The biggest challenge for me was how to connect my “basic” research to translational and clinical questions. It was indeed difficult to bring the “bench” closer to the “bedside,” considering that I am not a medical doctor and unfortunately I do not see patients myself. And this is absolutely essential today if one likes to perform research with a wide impact. Although we are still struggling with this issue, the lab currently focuses primarily on human disease and addresses questions of direct clinical importance. One such example is our recent foray in mechanisms of drug resistance in acute myeloid leukemia (Chen et al., 2019). I am proud to say that a number of our basic publications have led to ongoing and future clinical trials in diseases like acute lymphoblastic leukemia, acute myeloid leukemia, and myelodysplastic syndromes.
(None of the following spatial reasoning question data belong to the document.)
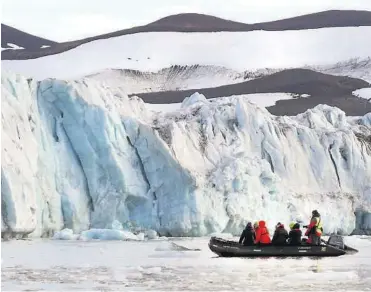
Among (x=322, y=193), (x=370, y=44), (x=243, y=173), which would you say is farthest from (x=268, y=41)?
(x=243, y=173)

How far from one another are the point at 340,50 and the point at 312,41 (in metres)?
0.78

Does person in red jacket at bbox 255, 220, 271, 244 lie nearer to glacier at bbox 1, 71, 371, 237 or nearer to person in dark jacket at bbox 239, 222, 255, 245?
person in dark jacket at bbox 239, 222, 255, 245

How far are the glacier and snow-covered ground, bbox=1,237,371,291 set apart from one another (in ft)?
5.81

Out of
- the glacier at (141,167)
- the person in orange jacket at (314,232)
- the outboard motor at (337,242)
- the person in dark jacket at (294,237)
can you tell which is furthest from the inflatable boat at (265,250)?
the glacier at (141,167)

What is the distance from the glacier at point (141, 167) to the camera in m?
14.8

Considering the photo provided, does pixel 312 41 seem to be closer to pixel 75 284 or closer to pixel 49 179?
pixel 49 179

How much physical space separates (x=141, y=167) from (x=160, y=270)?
6.54 m

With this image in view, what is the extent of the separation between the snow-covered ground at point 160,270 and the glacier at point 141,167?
5.81ft

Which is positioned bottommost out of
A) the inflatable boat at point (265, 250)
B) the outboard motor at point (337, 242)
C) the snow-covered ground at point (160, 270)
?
the snow-covered ground at point (160, 270)

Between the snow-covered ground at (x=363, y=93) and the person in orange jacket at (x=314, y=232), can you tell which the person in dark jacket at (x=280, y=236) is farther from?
the snow-covered ground at (x=363, y=93)

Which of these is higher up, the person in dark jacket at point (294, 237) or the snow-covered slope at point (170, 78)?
the snow-covered slope at point (170, 78)

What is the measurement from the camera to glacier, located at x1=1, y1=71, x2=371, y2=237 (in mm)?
14766

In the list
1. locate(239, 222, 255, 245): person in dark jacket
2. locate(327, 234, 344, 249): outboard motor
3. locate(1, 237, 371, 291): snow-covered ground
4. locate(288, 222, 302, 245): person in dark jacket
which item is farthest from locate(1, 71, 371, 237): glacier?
locate(288, 222, 302, 245): person in dark jacket

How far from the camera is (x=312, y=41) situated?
916 inches
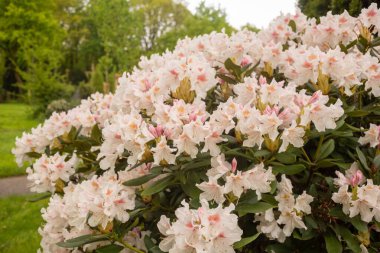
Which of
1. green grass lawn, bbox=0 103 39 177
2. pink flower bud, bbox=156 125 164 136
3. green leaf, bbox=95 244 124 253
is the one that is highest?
pink flower bud, bbox=156 125 164 136

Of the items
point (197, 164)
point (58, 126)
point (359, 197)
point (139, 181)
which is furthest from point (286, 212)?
point (58, 126)

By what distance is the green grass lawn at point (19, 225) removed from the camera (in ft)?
13.7

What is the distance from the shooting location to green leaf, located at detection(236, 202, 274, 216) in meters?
1.56

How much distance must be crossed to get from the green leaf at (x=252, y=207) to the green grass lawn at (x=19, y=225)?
2.56 m

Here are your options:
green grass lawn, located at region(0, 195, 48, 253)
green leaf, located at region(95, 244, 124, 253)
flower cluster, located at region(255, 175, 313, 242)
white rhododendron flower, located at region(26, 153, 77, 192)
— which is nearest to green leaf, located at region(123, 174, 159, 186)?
green leaf, located at region(95, 244, 124, 253)

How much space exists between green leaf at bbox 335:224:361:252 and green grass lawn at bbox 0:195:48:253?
2.75 metres

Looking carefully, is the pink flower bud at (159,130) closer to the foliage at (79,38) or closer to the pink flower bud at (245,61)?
the pink flower bud at (245,61)

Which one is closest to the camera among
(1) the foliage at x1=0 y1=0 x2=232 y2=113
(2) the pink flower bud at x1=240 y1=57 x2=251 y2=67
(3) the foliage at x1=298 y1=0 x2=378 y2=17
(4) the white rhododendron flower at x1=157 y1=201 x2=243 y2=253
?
(4) the white rhododendron flower at x1=157 y1=201 x2=243 y2=253

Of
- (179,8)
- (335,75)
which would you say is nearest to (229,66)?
(335,75)

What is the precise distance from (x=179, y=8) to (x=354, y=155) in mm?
35282

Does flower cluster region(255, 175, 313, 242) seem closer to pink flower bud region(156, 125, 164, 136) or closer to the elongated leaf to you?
the elongated leaf


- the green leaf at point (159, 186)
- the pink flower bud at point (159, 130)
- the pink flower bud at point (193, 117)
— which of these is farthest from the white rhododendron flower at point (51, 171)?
the pink flower bud at point (193, 117)

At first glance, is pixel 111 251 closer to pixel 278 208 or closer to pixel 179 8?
pixel 278 208

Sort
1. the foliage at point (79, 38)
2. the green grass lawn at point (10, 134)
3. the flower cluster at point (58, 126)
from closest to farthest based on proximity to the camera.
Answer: the flower cluster at point (58, 126), the green grass lawn at point (10, 134), the foliage at point (79, 38)
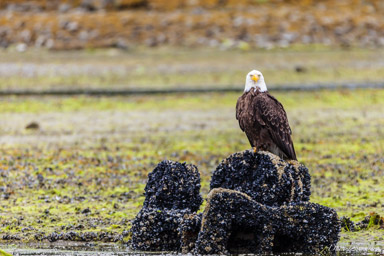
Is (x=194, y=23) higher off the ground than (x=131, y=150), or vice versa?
(x=131, y=150)

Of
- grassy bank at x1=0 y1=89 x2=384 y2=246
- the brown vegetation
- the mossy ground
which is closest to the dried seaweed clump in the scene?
grassy bank at x1=0 y1=89 x2=384 y2=246

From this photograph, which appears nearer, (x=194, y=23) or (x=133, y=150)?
(x=133, y=150)

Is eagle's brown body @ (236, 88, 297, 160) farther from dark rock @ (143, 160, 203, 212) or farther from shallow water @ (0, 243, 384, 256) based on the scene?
shallow water @ (0, 243, 384, 256)

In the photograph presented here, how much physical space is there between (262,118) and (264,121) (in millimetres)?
39

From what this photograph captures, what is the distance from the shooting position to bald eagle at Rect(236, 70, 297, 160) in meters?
9.46

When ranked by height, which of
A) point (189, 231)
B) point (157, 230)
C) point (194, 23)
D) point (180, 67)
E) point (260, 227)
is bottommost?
point (194, 23)

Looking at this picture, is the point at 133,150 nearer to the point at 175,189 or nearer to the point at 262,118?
the point at 262,118

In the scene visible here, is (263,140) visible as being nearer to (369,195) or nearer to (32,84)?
(369,195)

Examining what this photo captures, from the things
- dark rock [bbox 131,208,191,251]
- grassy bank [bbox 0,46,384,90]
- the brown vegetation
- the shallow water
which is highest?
dark rock [bbox 131,208,191,251]

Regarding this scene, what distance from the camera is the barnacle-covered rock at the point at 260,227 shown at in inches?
319

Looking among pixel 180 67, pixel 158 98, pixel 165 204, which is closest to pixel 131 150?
pixel 165 204

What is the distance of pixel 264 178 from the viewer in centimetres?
872

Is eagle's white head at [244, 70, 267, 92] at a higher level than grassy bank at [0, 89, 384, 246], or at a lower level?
higher

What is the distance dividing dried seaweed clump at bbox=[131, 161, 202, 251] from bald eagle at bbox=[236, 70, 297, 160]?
0.91 metres
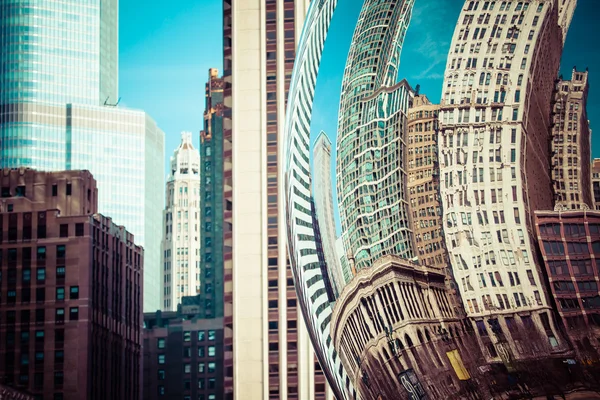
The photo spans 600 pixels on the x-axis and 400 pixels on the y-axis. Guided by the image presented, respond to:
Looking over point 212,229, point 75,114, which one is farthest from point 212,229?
point 75,114

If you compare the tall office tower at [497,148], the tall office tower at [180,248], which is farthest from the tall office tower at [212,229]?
the tall office tower at [497,148]

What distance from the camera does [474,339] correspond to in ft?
9.38

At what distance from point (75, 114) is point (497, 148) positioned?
133149 millimetres

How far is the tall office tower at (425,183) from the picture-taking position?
2926 mm

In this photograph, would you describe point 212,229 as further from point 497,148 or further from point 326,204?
point 497,148

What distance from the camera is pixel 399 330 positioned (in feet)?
10.2

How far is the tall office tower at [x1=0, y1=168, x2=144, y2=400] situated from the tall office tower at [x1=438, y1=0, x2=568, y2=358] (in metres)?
85.8

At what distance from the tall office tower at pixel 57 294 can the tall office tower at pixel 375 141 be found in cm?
8527

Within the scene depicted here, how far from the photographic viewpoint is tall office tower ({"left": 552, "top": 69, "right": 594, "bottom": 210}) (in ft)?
8.82

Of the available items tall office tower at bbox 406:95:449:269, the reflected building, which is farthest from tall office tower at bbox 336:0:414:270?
the reflected building

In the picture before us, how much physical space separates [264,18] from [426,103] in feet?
316

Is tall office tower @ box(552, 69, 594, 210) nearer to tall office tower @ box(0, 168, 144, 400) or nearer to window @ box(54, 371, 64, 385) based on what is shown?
tall office tower @ box(0, 168, 144, 400)

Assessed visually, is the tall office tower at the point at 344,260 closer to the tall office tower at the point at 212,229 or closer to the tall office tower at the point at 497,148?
the tall office tower at the point at 497,148

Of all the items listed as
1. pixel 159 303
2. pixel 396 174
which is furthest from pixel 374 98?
pixel 159 303
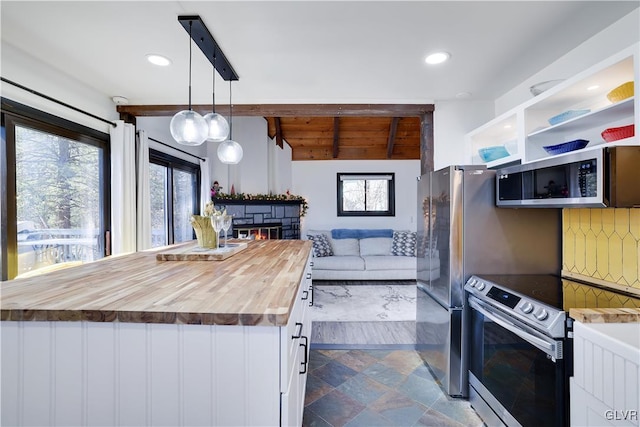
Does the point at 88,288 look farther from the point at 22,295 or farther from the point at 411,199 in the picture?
the point at 411,199

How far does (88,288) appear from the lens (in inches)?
44.7

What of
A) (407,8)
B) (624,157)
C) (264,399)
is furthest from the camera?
(407,8)

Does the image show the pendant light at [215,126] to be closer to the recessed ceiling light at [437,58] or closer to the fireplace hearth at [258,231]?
the recessed ceiling light at [437,58]

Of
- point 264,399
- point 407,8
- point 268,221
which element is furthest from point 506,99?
point 268,221

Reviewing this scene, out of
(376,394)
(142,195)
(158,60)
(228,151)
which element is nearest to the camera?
(376,394)

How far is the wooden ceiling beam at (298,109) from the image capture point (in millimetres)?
2898

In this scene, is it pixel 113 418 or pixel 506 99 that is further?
pixel 506 99

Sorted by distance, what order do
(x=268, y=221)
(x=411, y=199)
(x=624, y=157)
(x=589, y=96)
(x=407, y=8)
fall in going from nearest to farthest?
1. (x=624, y=157)
2. (x=407, y=8)
3. (x=589, y=96)
4. (x=268, y=221)
5. (x=411, y=199)

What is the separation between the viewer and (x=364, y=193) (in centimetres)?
596

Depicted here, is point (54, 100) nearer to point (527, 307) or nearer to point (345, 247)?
point (527, 307)

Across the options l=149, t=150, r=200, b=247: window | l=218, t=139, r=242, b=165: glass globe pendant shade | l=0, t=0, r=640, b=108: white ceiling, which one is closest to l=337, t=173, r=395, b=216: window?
l=149, t=150, r=200, b=247: window

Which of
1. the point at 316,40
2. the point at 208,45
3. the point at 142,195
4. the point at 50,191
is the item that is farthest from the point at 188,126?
the point at 142,195

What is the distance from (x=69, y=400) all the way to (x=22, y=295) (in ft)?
1.35

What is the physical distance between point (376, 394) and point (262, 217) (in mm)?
3771
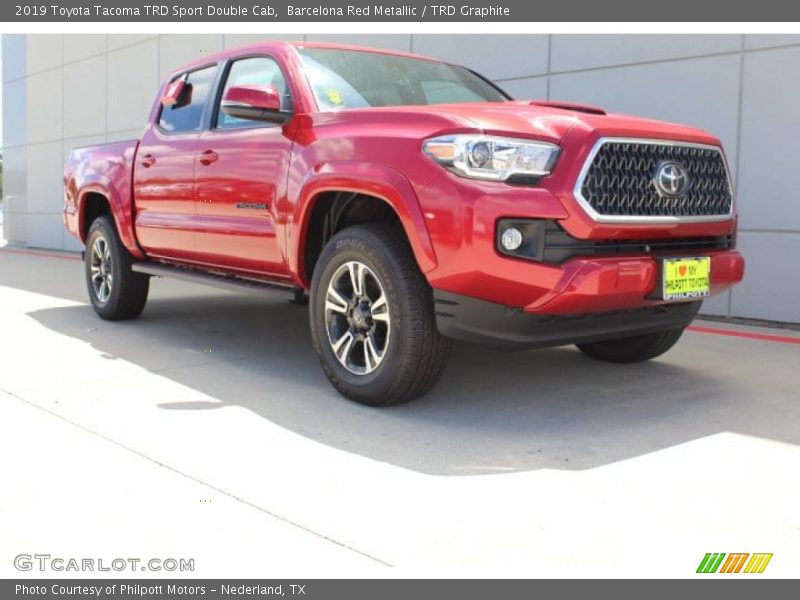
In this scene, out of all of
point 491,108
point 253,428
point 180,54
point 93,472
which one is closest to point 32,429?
point 93,472

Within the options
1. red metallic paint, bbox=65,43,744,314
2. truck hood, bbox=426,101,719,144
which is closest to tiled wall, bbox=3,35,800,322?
red metallic paint, bbox=65,43,744,314

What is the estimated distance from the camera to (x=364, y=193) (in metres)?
3.99

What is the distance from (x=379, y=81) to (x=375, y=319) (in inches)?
61.7

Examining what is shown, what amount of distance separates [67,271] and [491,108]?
9.98 meters

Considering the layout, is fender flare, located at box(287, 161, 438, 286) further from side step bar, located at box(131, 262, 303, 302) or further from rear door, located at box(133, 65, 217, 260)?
rear door, located at box(133, 65, 217, 260)

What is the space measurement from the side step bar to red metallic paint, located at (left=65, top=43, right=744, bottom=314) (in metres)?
Answer: 0.08

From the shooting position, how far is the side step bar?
4.82 metres

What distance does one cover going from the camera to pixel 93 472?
324cm

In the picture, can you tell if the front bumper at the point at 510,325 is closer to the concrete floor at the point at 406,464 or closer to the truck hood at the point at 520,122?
the concrete floor at the point at 406,464

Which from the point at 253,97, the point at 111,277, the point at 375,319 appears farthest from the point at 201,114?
the point at 375,319

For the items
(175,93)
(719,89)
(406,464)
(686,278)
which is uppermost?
(719,89)

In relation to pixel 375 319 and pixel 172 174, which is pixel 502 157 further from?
pixel 172 174

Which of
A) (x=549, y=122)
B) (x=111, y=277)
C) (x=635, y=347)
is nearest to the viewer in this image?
(x=549, y=122)

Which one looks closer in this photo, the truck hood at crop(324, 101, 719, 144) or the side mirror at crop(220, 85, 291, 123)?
the truck hood at crop(324, 101, 719, 144)
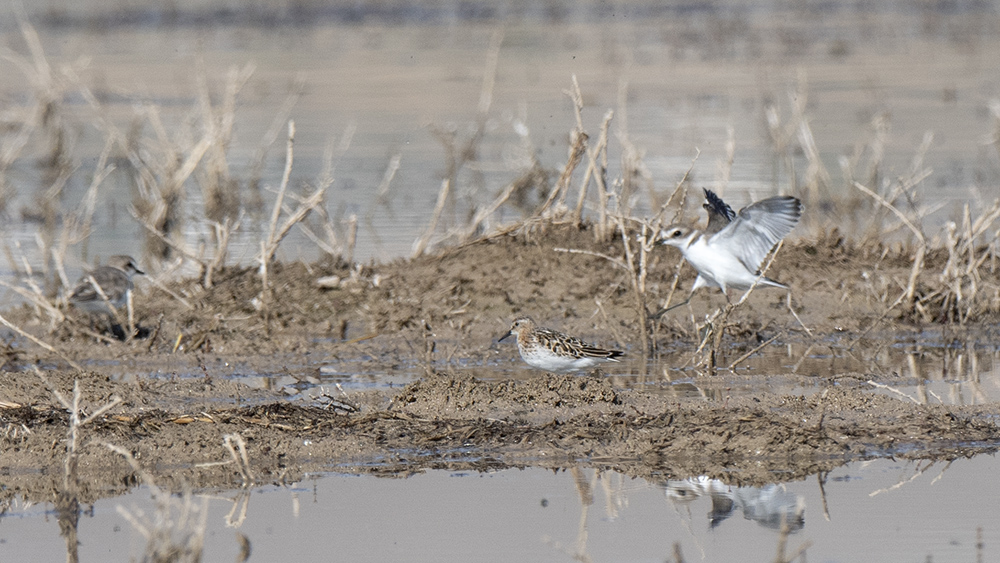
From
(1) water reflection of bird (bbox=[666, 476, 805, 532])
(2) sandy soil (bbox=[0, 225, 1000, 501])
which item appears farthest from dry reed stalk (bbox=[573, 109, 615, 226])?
(1) water reflection of bird (bbox=[666, 476, 805, 532])

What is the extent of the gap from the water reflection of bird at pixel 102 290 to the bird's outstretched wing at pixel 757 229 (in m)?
4.28

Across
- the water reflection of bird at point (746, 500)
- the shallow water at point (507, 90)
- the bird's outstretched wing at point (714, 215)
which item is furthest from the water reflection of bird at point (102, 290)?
the water reflection of bird at point (746, 500)

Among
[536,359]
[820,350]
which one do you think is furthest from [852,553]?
[820,350]

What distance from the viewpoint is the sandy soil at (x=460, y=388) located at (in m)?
7.39

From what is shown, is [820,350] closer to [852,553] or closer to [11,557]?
[852,553]

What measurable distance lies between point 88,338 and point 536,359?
3.59 m

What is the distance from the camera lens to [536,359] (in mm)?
9000

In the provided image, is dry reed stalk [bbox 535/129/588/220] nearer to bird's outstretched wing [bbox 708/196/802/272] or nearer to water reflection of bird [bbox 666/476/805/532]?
bird's outstretched wing [bbox 708/196/802/272]

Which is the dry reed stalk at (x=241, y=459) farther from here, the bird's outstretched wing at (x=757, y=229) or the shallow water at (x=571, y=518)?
the bird's outstretched wing at (x=757, y=229)

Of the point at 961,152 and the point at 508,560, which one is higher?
the point at 961,152

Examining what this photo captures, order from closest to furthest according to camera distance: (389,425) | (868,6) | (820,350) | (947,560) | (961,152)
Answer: (947,560) → (389,425) → (820,350) → (961,152) → (868,6)

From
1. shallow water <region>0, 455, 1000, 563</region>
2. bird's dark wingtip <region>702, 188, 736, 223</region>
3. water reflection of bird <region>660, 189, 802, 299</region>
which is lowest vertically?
shallow water <region>0, 455, 1000, 563</region>

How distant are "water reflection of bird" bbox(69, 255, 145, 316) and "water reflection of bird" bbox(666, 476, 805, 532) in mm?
5093

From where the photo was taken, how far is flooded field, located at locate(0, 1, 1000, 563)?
6.45 meters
Although we all spend most of our days in the laboratory or traveling to conferences, I believe that it is essential to have hobbies, and I have several of them. I am lucky to live in New York City, one of the world capitals for the culinary and art universes, so I eat a lot and spend Saturdays at art galleries. In a way, creative cooking is a form of art, and science has connections to both culinary practices (on the bench, we have to follow a protocol, or recipe) and art, as it depends on and showcases creativity. But at the end of the day, my hobby is my science. It is something that I love doing, gets me excited, and also gives me the pleasure of interacting with young people who are so impressive and driven—something that gives me immense pleasure. They are the future of science, and we are here to train them and nurture their careers.

To stop thinking about your career. To focus on things that matter. These are your trainees, your experiments, and the impact of your science; everything else will follow. I have never seen important and impactful science not get published or funded. And on the flipside, you can embellish bad science as much as you like, but readers and the scientific community today are sophisticated enough to discern the significance of the work.